The Pharisee and the Tax Collector

We, as human beings, are very moved by what we can see. How many times have we believed a person to be a good Christian, God-fearing and diligent in following the word of God by observing their behaviour, but something about their life seemed out of place? Their life was stagnant and expressionless even though they did everything by the book. Jesus had something to say to a group of apparent God-fearing men one day that sheds light onto why God does not answer theirs and indeed some believers’ prayers.

‘Also He spoke this parable to some who trusted in themselves that they were righteous, and despised others: ‘Two men went up to the temple to pray, one a Pharisee and the other a tax collector. The Pharisee stood and prayed thus with himself, “God, I thank You that I am not like other men – extortioners, unjust, adulterers, or even as this tax collector.

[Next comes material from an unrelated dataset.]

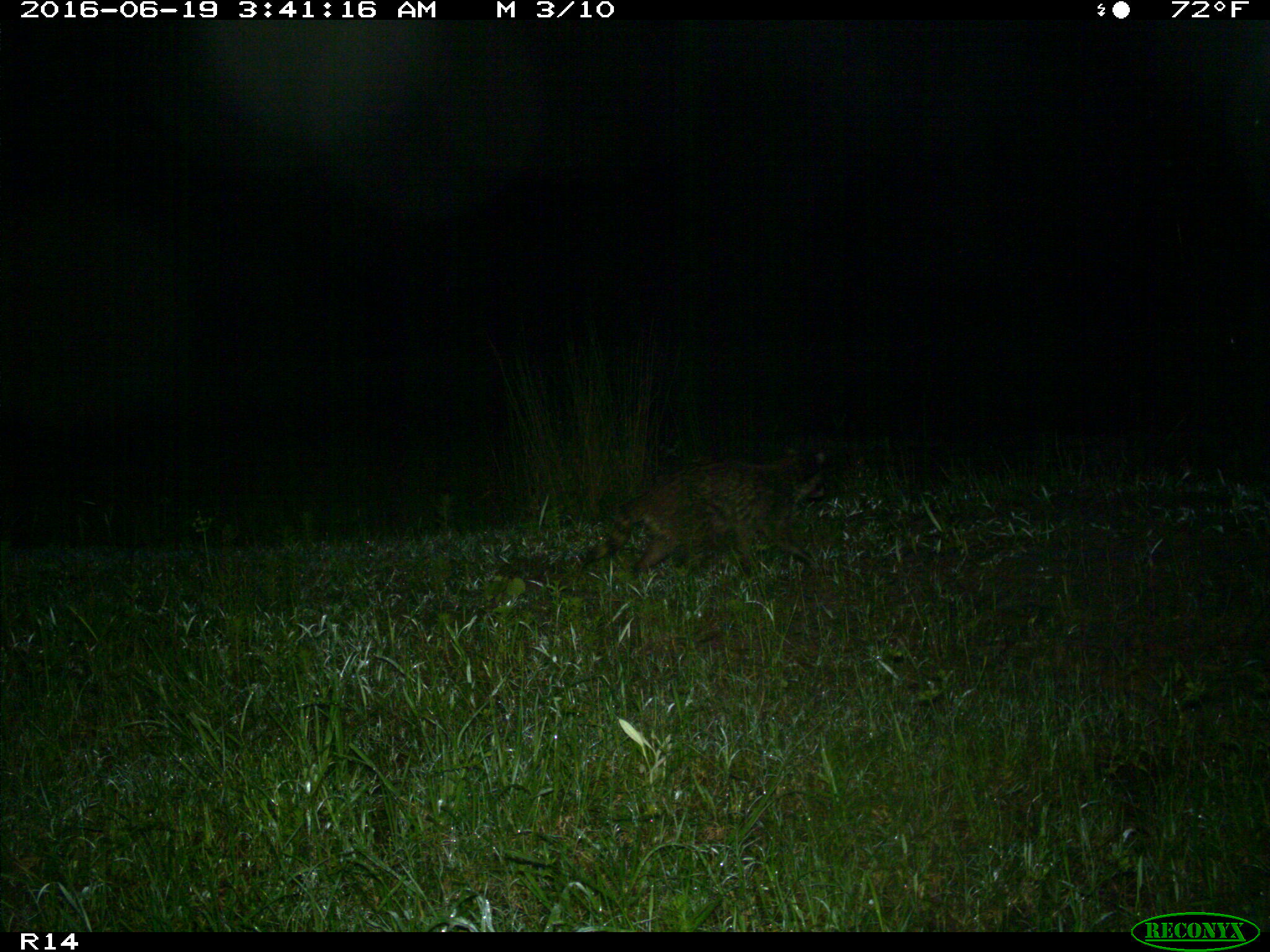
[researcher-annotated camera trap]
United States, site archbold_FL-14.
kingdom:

I fast twice a week; I give tithes of all that I possess.” And the tax collector, standing afar off, would not so much as raise his eyes to heaven, but beat his breast, saying, “God, be merciful to me a sinner!” I tell you, this man went down to his house justified rather than the other; for everyone who exalts himself will be humbled, and he who humbles himself will be exalted.’ (Luke 18:9–14)

The Pharisees were men who knew and taught the law of Moses and held a prestigious position in Jewish society. They embodied the Jewish tradition and were afforded the freedom to express it even though their country was now dominated by Roman rule. The tax collector was a Jewish man who worked for the Romans. This profession was of ill repute amongst the Jews, since most tax collectors were dishonest, corrupt, and symbolised Roman occupation and exploitation of the Jewish people.

In the eyes of the people, the Pharisee was obedient to God and righteous in everything he did. The other man; the tax collector, was considered a thief and a traitor as he overcharged on taxes and forwarded them on to the Roman occupiers.

In this teaching, we see that the first man, who was supposedly doing everything right before the law, was not approved by Jesus. His religiousness and traditions might not have revealed his true nature because his sin was not evident. His following of the law to the letter made him think that he was better than other and that is where his sin was found out – PRIDE; one of the most rotten of all. He thought that his actions and following of the word of God would automatically justify his behaviour before Him. He failed however when he began to exalt his achievements as if God had to recognise him for them, when, in fact, we all have to be humble in recognising God’s sovereignty over us. None of our works can ever make us worthy of anything from Him.

We constantly have to remind ourselves that Jesus does not look to the outward appearance, but cares for what we have and are inside. Being righteous is our obligation before man but especially before God. It is not something to boast or brag about; on the contrary, righteousness is humbleness.

That is why we must be careful when receiving or giving praise. Pride leads a person closer to their downfall, however humility makes a person know God. So, whatever we do, let the glory be given to God.